_Task description_
According to the tribunal decision below, whose licence did the Home Office decide to revoke on 6 October 2014?

Start of Selected excerpt

(Immigration and Asylum Chamber) Appeal Number: IA/02496/2016
THE IMMIGRATION ACTS
Heard at Field House
Decision & Reasons Promulgated
On 18 July 2019
On 10 September 2019
MR C M G OCKELTON, VICE PRESIDENT
UPPER TRIBUNAL JUDGE MANDALIA
mr guwinder singh
(anonymity direction not made)
THE SECRETARY OF STATE FOR THE HOME DEPARTMENT
For the Appellant: Mr S Bellara, Counsel instructed by Louis Kennedy Solicitors
For the Respondent: Mr A Melvin, Home Office Presenting Officer
DECISION AND REASONS
Upper Tribunal Judge Mandalia
1. The appellant is an Indian national. He arrived in the United Kingdom in March 2012 with leave to enter as a Tier 4 (General) Student valid until 14 July 2014. On 2 July 2014 he made an application for leave to remain. That application was refused by the respondent on 9 June 2015. Before refusing that application, on 10 December 2014 the respondent wrote to the appellant informing him that on 6 October 2014, the Home Office had made a decision to revoke the licence of Cahro Academy Ltd and so the Confirmation of Acceptance for Studies ("CAS") submitted by the appellant with his application, is no longer valid. The respondent went on to state:
"Before the final decision is made, and in line with our rules and guidance, we will suspend consideration of your application for a period of 60 calendar days.
During this 60-day period it is open to you to withdraw your application and submit a fresh application in a different category or to leave the United Kingdom?.

End of Selected excerpt
Start of Data listing

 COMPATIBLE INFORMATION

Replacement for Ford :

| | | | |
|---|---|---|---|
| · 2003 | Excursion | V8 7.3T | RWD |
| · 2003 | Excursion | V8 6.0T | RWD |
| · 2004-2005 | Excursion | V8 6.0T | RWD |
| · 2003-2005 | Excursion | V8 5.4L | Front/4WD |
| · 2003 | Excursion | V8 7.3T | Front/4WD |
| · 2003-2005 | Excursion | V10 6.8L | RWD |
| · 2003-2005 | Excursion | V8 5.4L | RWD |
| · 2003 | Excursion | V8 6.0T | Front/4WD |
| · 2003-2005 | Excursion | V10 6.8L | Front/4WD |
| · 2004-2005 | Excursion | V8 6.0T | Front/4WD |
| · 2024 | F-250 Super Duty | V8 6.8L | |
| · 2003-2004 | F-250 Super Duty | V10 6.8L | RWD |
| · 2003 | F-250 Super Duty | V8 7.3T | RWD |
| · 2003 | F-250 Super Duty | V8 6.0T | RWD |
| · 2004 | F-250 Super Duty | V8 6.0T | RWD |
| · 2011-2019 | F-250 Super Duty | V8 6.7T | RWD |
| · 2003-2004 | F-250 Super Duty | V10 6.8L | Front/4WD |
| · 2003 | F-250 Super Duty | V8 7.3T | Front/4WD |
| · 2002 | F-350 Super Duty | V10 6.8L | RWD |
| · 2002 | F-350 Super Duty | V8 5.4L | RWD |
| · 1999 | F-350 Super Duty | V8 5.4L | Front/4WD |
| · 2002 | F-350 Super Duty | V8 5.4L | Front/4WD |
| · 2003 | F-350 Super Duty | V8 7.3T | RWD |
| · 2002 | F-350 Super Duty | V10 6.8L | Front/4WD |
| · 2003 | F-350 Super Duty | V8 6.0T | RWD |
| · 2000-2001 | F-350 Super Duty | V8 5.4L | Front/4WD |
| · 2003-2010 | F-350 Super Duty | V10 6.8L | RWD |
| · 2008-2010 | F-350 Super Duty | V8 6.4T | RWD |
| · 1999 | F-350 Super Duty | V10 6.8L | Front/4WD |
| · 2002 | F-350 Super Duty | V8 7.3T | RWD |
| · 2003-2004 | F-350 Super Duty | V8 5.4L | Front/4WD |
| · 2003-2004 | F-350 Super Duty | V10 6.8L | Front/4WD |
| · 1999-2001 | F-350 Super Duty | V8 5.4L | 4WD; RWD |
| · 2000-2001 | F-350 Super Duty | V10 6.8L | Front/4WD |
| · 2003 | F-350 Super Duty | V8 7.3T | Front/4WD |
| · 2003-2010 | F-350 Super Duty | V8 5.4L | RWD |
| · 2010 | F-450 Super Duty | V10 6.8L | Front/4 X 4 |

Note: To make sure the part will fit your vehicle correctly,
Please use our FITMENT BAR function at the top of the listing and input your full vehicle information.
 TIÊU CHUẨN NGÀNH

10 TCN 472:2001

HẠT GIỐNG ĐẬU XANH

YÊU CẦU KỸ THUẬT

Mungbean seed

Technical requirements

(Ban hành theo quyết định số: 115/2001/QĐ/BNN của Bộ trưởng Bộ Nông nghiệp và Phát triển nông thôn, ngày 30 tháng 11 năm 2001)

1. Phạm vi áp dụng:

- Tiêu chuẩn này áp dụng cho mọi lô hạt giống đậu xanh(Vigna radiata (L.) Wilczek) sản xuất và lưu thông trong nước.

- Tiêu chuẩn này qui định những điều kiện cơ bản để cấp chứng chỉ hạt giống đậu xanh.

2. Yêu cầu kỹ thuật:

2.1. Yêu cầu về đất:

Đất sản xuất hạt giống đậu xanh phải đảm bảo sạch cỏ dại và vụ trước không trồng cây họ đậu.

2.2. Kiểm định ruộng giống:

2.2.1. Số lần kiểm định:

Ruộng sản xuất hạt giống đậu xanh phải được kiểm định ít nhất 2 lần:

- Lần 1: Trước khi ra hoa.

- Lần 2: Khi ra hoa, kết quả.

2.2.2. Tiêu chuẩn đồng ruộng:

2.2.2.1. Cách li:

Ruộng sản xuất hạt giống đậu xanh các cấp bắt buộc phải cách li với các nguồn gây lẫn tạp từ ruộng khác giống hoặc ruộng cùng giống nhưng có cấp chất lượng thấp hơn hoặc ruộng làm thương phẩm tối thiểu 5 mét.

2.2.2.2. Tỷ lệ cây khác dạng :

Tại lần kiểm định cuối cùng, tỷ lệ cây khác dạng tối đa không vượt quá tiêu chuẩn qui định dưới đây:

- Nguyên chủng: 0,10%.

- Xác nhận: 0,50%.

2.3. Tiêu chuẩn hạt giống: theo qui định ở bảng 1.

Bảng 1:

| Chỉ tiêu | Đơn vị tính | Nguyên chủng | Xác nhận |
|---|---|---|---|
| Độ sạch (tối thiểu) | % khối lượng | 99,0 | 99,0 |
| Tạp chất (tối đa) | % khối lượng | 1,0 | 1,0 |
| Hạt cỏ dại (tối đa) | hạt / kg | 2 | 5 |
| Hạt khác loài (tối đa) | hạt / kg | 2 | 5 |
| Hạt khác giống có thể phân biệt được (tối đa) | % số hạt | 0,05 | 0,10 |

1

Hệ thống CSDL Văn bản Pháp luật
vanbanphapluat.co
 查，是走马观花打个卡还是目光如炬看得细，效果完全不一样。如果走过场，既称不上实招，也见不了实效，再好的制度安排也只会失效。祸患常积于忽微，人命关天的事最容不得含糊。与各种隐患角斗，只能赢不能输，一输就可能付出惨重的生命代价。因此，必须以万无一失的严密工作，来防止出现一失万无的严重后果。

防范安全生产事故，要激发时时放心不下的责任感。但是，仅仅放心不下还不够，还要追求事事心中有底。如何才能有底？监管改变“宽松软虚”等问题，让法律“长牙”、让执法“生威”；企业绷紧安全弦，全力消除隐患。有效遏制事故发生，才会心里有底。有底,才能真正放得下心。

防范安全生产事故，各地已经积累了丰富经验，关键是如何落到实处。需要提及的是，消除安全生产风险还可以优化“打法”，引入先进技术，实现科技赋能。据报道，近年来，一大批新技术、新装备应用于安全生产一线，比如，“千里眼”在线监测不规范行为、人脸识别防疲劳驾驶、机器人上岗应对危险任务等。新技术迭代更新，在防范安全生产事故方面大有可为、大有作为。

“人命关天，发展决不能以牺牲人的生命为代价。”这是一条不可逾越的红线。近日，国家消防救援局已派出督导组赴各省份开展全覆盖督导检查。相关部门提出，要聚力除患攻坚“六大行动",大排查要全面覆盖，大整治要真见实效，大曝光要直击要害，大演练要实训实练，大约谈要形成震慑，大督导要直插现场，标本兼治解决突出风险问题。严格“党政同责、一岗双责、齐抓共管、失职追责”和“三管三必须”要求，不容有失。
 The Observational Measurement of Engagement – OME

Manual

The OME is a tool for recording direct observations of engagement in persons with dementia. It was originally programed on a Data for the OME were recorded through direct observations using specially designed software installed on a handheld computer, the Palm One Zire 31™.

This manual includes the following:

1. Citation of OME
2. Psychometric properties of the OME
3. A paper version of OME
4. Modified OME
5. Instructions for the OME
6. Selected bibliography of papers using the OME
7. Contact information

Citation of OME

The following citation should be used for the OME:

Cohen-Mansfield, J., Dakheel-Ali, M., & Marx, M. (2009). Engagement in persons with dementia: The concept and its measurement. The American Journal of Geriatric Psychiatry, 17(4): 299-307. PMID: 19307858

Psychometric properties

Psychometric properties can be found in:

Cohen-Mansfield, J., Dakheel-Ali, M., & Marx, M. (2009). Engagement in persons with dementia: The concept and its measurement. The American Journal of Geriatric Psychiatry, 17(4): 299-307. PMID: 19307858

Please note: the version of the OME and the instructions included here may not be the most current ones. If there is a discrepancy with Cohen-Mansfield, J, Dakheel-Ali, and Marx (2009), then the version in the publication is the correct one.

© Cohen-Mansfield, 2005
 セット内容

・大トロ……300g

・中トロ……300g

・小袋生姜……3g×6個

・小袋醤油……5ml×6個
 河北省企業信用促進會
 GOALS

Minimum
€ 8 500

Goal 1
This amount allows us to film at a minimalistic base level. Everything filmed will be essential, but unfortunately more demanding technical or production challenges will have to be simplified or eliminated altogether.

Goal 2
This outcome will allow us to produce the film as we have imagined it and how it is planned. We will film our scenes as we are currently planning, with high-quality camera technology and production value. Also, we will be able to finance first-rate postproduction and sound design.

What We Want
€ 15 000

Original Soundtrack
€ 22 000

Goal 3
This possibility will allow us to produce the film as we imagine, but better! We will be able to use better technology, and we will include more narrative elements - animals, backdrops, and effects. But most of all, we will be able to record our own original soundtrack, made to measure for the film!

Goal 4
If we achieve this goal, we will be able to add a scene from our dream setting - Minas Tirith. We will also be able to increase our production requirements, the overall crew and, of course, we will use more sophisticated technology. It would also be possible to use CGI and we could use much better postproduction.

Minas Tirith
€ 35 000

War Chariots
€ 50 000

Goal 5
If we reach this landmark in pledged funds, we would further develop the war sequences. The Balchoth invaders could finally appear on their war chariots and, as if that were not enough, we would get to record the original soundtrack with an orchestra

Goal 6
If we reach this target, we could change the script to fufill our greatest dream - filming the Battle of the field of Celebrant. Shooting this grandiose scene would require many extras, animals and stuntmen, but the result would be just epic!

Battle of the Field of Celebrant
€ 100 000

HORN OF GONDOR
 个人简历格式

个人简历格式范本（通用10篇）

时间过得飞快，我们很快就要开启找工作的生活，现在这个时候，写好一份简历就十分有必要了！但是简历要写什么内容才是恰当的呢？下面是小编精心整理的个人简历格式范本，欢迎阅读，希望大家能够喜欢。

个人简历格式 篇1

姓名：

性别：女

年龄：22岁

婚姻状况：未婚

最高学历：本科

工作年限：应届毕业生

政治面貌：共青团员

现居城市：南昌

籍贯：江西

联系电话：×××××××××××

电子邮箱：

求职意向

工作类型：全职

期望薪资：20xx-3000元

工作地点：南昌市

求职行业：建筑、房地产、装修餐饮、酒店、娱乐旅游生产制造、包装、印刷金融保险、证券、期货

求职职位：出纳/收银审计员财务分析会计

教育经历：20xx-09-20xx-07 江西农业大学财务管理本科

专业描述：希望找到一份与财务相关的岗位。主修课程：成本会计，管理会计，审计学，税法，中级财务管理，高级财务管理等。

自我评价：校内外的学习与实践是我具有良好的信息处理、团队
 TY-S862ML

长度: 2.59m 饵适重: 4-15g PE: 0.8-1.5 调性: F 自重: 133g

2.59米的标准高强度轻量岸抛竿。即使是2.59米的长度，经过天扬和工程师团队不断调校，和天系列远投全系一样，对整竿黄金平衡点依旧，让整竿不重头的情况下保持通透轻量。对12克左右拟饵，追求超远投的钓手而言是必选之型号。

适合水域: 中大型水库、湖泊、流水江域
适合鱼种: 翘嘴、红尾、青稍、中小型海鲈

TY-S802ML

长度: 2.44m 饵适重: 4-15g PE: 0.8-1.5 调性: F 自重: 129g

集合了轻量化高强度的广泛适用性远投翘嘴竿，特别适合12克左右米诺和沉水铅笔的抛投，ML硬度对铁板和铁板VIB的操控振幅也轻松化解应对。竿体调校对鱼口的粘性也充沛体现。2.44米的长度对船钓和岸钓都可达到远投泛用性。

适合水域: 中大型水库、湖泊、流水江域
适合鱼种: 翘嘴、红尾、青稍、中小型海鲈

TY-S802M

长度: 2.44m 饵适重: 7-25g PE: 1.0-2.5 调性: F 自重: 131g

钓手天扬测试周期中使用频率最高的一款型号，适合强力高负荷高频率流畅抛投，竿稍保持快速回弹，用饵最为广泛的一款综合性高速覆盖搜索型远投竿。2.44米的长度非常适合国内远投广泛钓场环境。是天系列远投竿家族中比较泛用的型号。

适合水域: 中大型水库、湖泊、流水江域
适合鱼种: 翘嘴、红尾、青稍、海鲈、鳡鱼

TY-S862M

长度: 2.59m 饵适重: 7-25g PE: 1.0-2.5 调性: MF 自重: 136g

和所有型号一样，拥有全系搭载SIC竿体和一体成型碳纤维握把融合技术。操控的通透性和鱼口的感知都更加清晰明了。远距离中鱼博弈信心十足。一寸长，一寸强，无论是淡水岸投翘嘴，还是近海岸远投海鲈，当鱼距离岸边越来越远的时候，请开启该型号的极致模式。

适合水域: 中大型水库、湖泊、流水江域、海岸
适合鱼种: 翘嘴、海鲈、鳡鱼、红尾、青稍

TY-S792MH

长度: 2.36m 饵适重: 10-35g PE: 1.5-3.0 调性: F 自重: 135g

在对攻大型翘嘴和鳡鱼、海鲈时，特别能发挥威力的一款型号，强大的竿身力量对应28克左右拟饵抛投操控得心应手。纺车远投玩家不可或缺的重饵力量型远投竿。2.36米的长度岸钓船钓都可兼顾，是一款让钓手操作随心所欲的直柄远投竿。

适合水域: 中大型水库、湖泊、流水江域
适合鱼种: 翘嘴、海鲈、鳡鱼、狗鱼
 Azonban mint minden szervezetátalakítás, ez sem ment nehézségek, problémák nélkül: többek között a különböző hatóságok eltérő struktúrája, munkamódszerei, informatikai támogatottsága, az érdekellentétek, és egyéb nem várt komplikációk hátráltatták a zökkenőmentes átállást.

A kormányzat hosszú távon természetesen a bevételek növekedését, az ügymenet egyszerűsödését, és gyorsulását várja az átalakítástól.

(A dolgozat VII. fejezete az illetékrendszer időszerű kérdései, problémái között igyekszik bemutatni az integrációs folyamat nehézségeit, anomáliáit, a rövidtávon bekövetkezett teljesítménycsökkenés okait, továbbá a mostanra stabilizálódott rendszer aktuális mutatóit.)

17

End of Data listing

_Solution_
Cahro Academy Ltd